Et sur cette observation, le marchand de meubles et la concierge se quittèrent.

Jean-Baptiste Flack avait fait semblant d’examiner la vitrine d’un chapelier voisin, et il n’avait pas perdu une syllabe de cette conversation.

Il devint pâle comme un mort.

Pour lui, il était incontestable que l’on parlait de Caudirol et de la Sauvage.

En effet, le défroqué venait de vendre le mobilier de sa maîtresse et tous les deux avaient disparu. Ils n’avaient emporté qu’une valise et quelques menus objets.

Nos lecteurs devineront que c’était du côté de Nantes et non pas en Russie que le couple sanglant avait pris son vol.

Caudirol, on le sait, rêvait de conquérir la fortune et le titre des anciens duc de Lormière.

Flack restait dans la rue, immobile, comme pétrifié. Aucun espoir ne lui restait.

Son maître allait se trouver la victime d’une épouvantable erreur judiciaire, et tous les éléments de sa justification s’étaient évanouis…

Il rentra à la maison du docteur, où il retrouva Madeleine.

Son cœur avait besoin de s’épancher. Il raconta à la femme de chambre tout ce qui s’était passé, tout ce qu’il savait.

Elle demeura épouvantée à son tour.

— Oh ! c’est affreux.

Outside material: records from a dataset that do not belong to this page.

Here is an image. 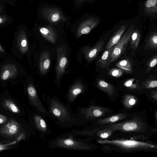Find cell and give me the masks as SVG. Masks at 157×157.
I'll use <instances>...</instances> for the list:
<instances>
[{
    "instance_id": "obj_10",
    "label": "cell",
    "mask_w": 157,
    "mask_h": 157,
    "mask_svg": "<svg viewBox=\"0 0 157 157\" xmlns=\"http://www.w3.org/2000/svg\"><path fill=\"white\" fill-rule=\"evenodd\" d=\"M96 86L105 92L111 101H114L117 100L118 96L117 94L116 90L111 84L103 79L98 78L97 81Z\"/></svg>"
},
{
    "instance_id": "obj_36",
    "label": "cell",
    "mask_w": 157,
    "mask_h": 157,
    "mask_svg": "<svg viewBox=\"0 0 157 157\" xmlns=\"http://www.w3.org/2000/svg\"><path fill=\"white\" fill-rule=\"evenodd\" d=\"M81 0V1H82V0Z\"/></svg>"
},
{
    "instance_id": "obj_16",
    "label": "cell",
    "mask_w": 157,
    "mask_h": 157,
    "mask_svg": "<svg viewBox=\"0 0 157 157\" xmlns=\"http://www.w3.org/2000/svg\"><path fill=\"white\" fill-rule=\"evenodd\" d=\"M49 52L45 51L40 54L39 59V68L42 74H45L48 70L50 64Z\"/></svg>"
},
{
    "instance_id": "obj_1",
    "label": "cell",
    "mask_w": 157,
    "mask_h": 157,
    "mask_svg": "<svg viewBox=\"0 0 157 157\" xmlns=\"http://www.w3.org/2000/svg\"><path fill=\"white\" fill-rule=\"evenodd\" d=\"M146 112H136L132 116L124 121L100 128L111 131V137L148 140L157 132V129L148 124Z\"/></svg>"
},
{
    "instance_id": "obj_13",
    "label": "cell",
    "mask_w": 157,
    "mask_h": 157,
    "mask_svg": "<svg viewBox=\"0 0 157 157\" xmlns=\"http://www.w3.org/2000/svg\"><path fill=\"white\" fill-rule=\"evenodd\" d=\"M142 12L145 16L151 18L157 17V0H145L142 5Z\"/></svg>"
},
{
    "instance_id": "obj_29",
    "label": "cell",
    "mask_w": 157,
    "mask_h": 157,
    "mask_svg": "<svg viewBox=\"0 0 157 157\" xmlns=\"http://www.w3.org/2000/svg\"><path fill=\"white\" fill-rule=\"evenodd\" d=\"M28 93L32 99H38L35 89L32 86H29L28 88Z\"/></svg>"
},
{
    "instance_id": "obj_37",
    "label": "cell",
    "mask_w": 157,
    "mask_h": 157,
    "mask_svg": "<svg viewBox=\"0 0 157 157\" xmlns=\"http://www.w3.org/2000/svg\"></svg>"
},
{
    "instance_id": "obj_14",
    "label": "cell",
    "mask_w": 157,
    "mask_h": 157,
    "mask_svg": "<svg viewBox=\"0 0 157 157\" xmlns=\"http://www.w3.org/2000/svg\"><path fill=\"white\" fill-rule=\"evenodd\" d=\"M128 25V22L125 23L118 28L109 40L105 47V50L115 45L119 41L125 31Z\"/></svg>"
},
{
    "instance_id": "obj_4",
    "label": "cell",
    "mask_w": 157,
    "mask_h": 157,
    "mask_svg": "<svg viewBox=\"0 0 157 157\" xmlns=\"http://www.w3.org/2000/svg\"><path fill=\"white\" fill-rule=\"evenodd\" d=\"M135 28L134 24H131L125 31L119 41L115 45L108 61L109 67L111 63L116 61L125 52L130 41L131 34Z\"/></svg>"
},
{
    "instance_id": "obj_20",
    "label": "cell",
    "mask_w": 157,
    "mask_h": 157,
    "mask_svg": "<svg viewBox=\"0 0 157 157\" xmlns=\"http://www.w3.org/2000/svg\"><path fill=\"white\" fill-rule=\"evenodd\" d=\"M144 48L145 50H157V32L155 31L151 33L147 39Z\"/></svg>"
},
{
    "instance_id": "obj_28",
    "label": "cell",
    "mask_w": 157,
    "mask_h": 157,
    "mask_svg": "<svg viewBox=\"0 0 157 157\" xmlns=\"http://www.w3.org/2000/svg\"><path fill=\"white\" fill-rule=\"evenodd\" d=\"M124 72V71L121 69L113 68L109 70L108 74L112 77L119 78L122 75Z\"/></svg>"
},
{
    "instance_id": "obj_8",
    "label": "cell",
    "mask_w": 157,
    "mask_h": 157,
    "mask_svg": "<svg viewBox=\"0 0 157 157\" xmlns=\"http://www.w3.org/2000/svg\"><path fill=\"white\" fill-rule=\"evenodd\" d=\"M41 13L43 17L51 22H57L66 20L60 11L56 8H45L42 10Z\"/></svg>"
},
{
    "instance_id": "obj_22",
    "label": "cell",
    "mask_w": 157,
    "mask_h": 157,
    "mask_svg": "<svg viewBox=\"0 0 157 157\" xmlns=\"http://www.w3.org/2000/svg\"><path fill=\"white\" fill-rule=\"evenodd\" d=\"M115 66L123 70L124 72L132 74L133 70L131 64L128 59L122 60L117 62Z\"/></svg>"
},
{
    "instance_id": "obj_7",
    "label": "cell",
    "mask_w": 157,
    "mask_h": 157,
    "mask_svg": "<svg viewBox=\"0 0 157 157\" xmlns=\"http://www.w3.org/2000/svg\"><path fill=\"white\" fill-rule=\"evenodd\" d=\"M56 52L57 58L56 71L57 80H59L65 72V66L67 62L65 46L59 47L56 49Z\"/></svg>"
},
{
    "instance_id": "obj_26",
    "label": "cell",
    "mask_w": 157,
    "mask_h": 157,
    "mask_svg": "<svg viewBox=\"0 0 157 157\" xmlns=\"http://www.w3.org/2000/svg\"><path fill=\"white\" fill-rule=\"evenodd\" d=\"M35 120L37 126L39 129L42 131L45 132L47 129V127L45 121L39 116L35 117Z\"/></svg>"
},
{
    "instance_id": "obj_15",
    "label": "cell",
    "mask_w": 157,
    "mask_h": 157,
    "mask_svg": "<svg viewBox=\"0 0 157 157\" xmlns=\"http://www.w3.org/2000/svg\"><path fill=\"white\" fill-rule=\"evenodd\" d=\"M19 129L18 123L15 120H11L1 128L0 132L6 135L12 136L17 134Z\"/></svg>"
},
{
    "instance_id": "obj_3",
    "label": "cell",
    "mask_w": 157,
    "mask_h": 157,
    "mask_svg": "<svg viewBox=\"0 0 157 157\" xmlns=\"http://www.w3.org/2000/svg\"><path fill=\"white\" fill-rule=\"evenodd\" d=\"M135 112H131L121 109L106 117L97 120L89 128L88 133L102 126L118 123L131 117Z\"/></svg>"
},
{
    "instance_id": "obj_27",
    "label": "cell",
    "mask_w": 157,
    "mask_h": 157,
    "mask_svg": "<svg viewBox=\"0 0 157 157\" xmlns=\"http://www.w3.org/2000/svg\"><path fill=\"white\" fill-rule=\"evenodd\" d=\"M4 104L5 106L12 112L16 113L19 112L18 107L11 100H5Z\"/></svg>"
},
{
    "instance_id": "obj_2",
    "label": "cell",
    "mask_w": 157,
    "mask_h": 157,
    "mask_svg": "<svg viewBox=\"0 0 157 157\" xmlns=\"http://www.w3.org/2000/svg\"><path fill=\"white\" fill-rule=\"evenodd\" d=\"M96 140L106 152L115 151L122 153L154 152L156 151L157 150L156 144L149 140L110 137L106 139Z\"/></svg>"
},
{
    "instance_id": "obj_34",
    "label": "cell",
    "mask_w": 157,
    "mask_h": 157,
    "mask_svg": "<svg viewBox=\"0 0 157 157\" xmlns=\"http://www.w3.org/2000/svg\"><path fill=\"white\" fill-rule=\"evenodd\" d=\"M3 21V19L2 18L0 17V24L2 23Z\"/></svg>"
},
{
    "instance_id": "obj_18",
    "label": "cell",
    "mask_w": 157,
    "mask_h": 157,
    "mask_svg": "<svg viewBox=\"0 0 157 157\" xmlns=\"http://www.w3.org/2000/svg\"><path fill=\"white\" fill-rule=\"evenodd\" d=\"M139 79L132 78L127 79L123 84V86L128 90L132 91H142L144 89L139 84Z\"/></svg>"
},
{
    "instance_id": "obj_6",
    "label": "cell",
    "mask_w": 157,
    "mask_h": 157,
    "mask_svg": "<svg viewBox=\"0 0 157 157\" xmlns=\"http://www.w3.org/2000/svg\"><path fill=\"white\" fill-rule=\"evenodd\" d=\"M116 112V111L109 108L98 105L96 103L90 105L84 111L85 117L88 122L93 123Z\"/></svg>"
},
{
    "instance_id": "obj_30",
    "label": "cell",
    "mask_w": 157,
    "mask_h": 157,
    "mask_svg": "<svg viewBox=\"0 0 157 157\" xmlns=\"http://www.w3.org/2000/svg\"><path fill=\"white\" fill-rule=\"evenodd\" d=\"M148 98L150 101L156 103L157 101V90H151L150 92Z\"/></svg>"
},
{
    "instance_id": "obj_11",
    "label": "cell",
    "mask_w": 157,
    "mask_h": 157,
    "mask_svg": "<svg viewBox=\"0 0 157 157\" xmlns=\"http://www.w3.org/2000/svg\"><path fill=\"white\" fill-rule=\"evenodd\" d=\"M140 101L136 96L130 93L125 94L122 96L121 99L123 106L121 109L130 112L137 106Z\"/></svg>"
},
{
    "instance_id": "obj_25",
    "label": "cell",
    "mask_w": 157,
    "mask_h": 157,
    "mask_svg": "<svg viewBox=\"0 0 157 157\" xmlns=\"http://www.w3.org/2000/svg\"><path fill=\"white\" fill-rule=\"evenodd\" d=\"M157 63V56L156 55L151 57L147 62L146 69L145 73H147L149 72L156 66Z\"/></svg>"
},
{
    "instance_id": "obj_33",
    "label": "cell",
    "mask_w": 157,
    "mask_h": 157,
    "mask_svg": "<svg viewBox=\"0 0 157 157\" xmlns=\"http://www.w3.org/2000/svg\"><path fill=\"white\" fill-rule=\"evenodd\" d=\"M21 46L23 47H25L27 45V42L26 40L25 39L23 40L21 42Z\"/></svg>"
},
{
    "instance_id": "obj_9",
    "label": "cell",
    "mask_w": 157,
    "mask_h": 157,
    "mask_svg": "<svg viewBox=\"0 0 157 157\" xmlns=\"http://www.w3.org/2000/svg\"><path fill=\"white\" fill-rule=\"evenodd\" d=\"M100 21V19L94 17L86 19L79 25L77 32V36L79 37L88 33L99 24Z\"/></svg>"
},
{
    "instance_id": "obj_12",
    "label": "cell",
    "mask_w": 157,
    "mask_h": 157,
    "mask_svg": "<svg viewBox=\"0 0 157 157\" xmlns=\"http://www.w3.org/2000/svg\"><path fill=\"white\" fill-rule=\"evenodd\" d=\"M105 41V39L101 38L92 47H88L86 48L84 53L85 57L88 62L94 59L103 50Z\"/></svg>"
},
{
    "instance_id": "obj_24",
    "label": "cell",
    "mask_w": 157,
    "mask_h": 157,
    "mask_svg": "<svg viewBox=\"0 0 157 157\" xmlns=\"http://www.w3.org/2000/svg\"><path fill=\"white\" fill-rule=\"evenodd\" d=\"M140 85L144 90L156 88L157 81L155 79H147L142 82Z\"/></svg>"
},
{
    "instance_id": "obj_32",
    "label": "cell",
    "mask_w": 157,
    "mask_h": 157,
    "mask_svg": "<svg viewBox=\"0 0 157 157\" xmlns=\"http://www.w3.org/2000/svg\"><path fill=\"white\" fill-rule=\"evenodd\" d=\"M6 120V118L5 116L0 114V124L4 123Z\"/></svg>"
},
{
    "instance_id": "obj_19",
    "label": "cell",
    "mask_w": 157,
    "mask_h": 157,
    "mask_svg": "<svg viewBox=\"0 0 157 157\" xmlns=\"http://www.w3.org/2000/svg\"><path fill=\"white\" fill-rule=\"evenodd\" d=\"M43 36L47 40L52 43L56 42V35L53 29L49 27H42L39 29Z\"/></svg>"
},
{
    "instance_id": "obj_17",
    "label": "cell",
    "mask_w": 157,
    "mask_h": 157,
    "mask_svg": "<svg viewBox=\"0 0 157 157\" xmlns=\"http://www.w3.org/2000/svg\"><path fill=\"white\" fill-rule=\"evenodd\" d=\"M115 46H112L104 52L97 62V65L98 67L101 68L108 69L109 67L108 61Z\"/></svg>"
},
{
    "instance_id": "obj_23",
    "label": "cell",
    "mask_w": 157,
    "mask_h": 157,
    "mask_svg": "<svg viewBox=\"0 0 157 157\" xmlns=\"http://www.w3.org/2000/svg\"><path fill=\"white\" fill-rule=\"evenodd\" d=\"M84 87L82 84L80 82H77L72 87L70 91V97L75 98L78 94L81 93Z\"/></svg>"
},
{
    "instance_id": "obj_35",
    "label": "cell",
    "mask_w": 157,
    "mask_h": 157,
    "mask_svg": "<svg viewBox=\"0 0 157 157\" xmlns=\"http://www.w3.org/2000/svg\"><path fill=\"white\" fill-rule=\"evenodd\" d=\"M2 48H1V47L0 46V50H2Z\"/></svg>"
},
{
    "instance_id": "obj_21",
    "label": "cell",
    "mask_w": 157,
    "mask_h": 157,
    "mask_svg": "<svg viewBox=\"0 0 157 157\" xmlns=\"http://www.w3.org/2000/svg\"><path fill=\"white\" fill-rule=\"evenodd\" d=\"M141 33L139 29H135L131 37L130 48L134 51L138 48L140 40Z\"/></svg>"
},
{
    "instance_id": "obj_31",
    "label": "cell",
    "mask_w": 157,
    "mask_h": 157,
    "mask_svg": "<svg viewBox=\"0 0 157 157\" xmlns=\"http://www.w3.org/2000/svg\"><path fill=\"white\" fill-rule=\"evenodd\" d=\"M10 75V72L8 70L5 71L3 73L2 76V79L4 80L7 79L9 77Z\"/></svg>"
},
{
    "instance_id": "obj_5",
    "label": "cell",
    "mask_w": 157,
    "mask_h": 157,
    "mask_svg": "<svg viewBox=\"0 0 157 157\" xmlns=\"http://www.w3.org/2000/svg\"><path fill=\"white\" fill-rule=\"evenodd\" d=\"M52 143L56 147L84 150H92L98 148V146L88 142L78 141L69 136L68 138L61 137Z\"/></svg>"
}]
</instances>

L’innocent sera condamné… Il n’y a plus d’espoir !

Cette phrase rendit une lueur d’énergie à Flack.

— Non, fit-il, c’est vrai. — Et cependant, j’espère !

La fatalité s’était acharnée sur d’innocentes victimes.

On se souvient que Lydia, la petite fille du père Marius, était en la possession de Sacrais et de la hideuse Mécharde.

Marita, la vieille Italienne, continuait de végéter dans la rue des Lyonnais, sans pouvoir venger sa Pitchounette.

Enfin, le Docteur-Noir était emprisonné et se trouvait sous le coup d’une accusation entraînant la peine capitale.

À côté de ces navrantes infortunes, le génie du mal était victorieux.

Caudirol triomphait.

Mais la situation changera.

Nos lecteurs verront, dans le deuxième livre de cet ouvrage, nos personnages reparaître et l’intrigue se poursuivre.

La suite du VAMPIRE s’appellera le DOCTEUR-NOIR.

Après la chance du bandit, nous devons décrire les luttes de l’honnête homme.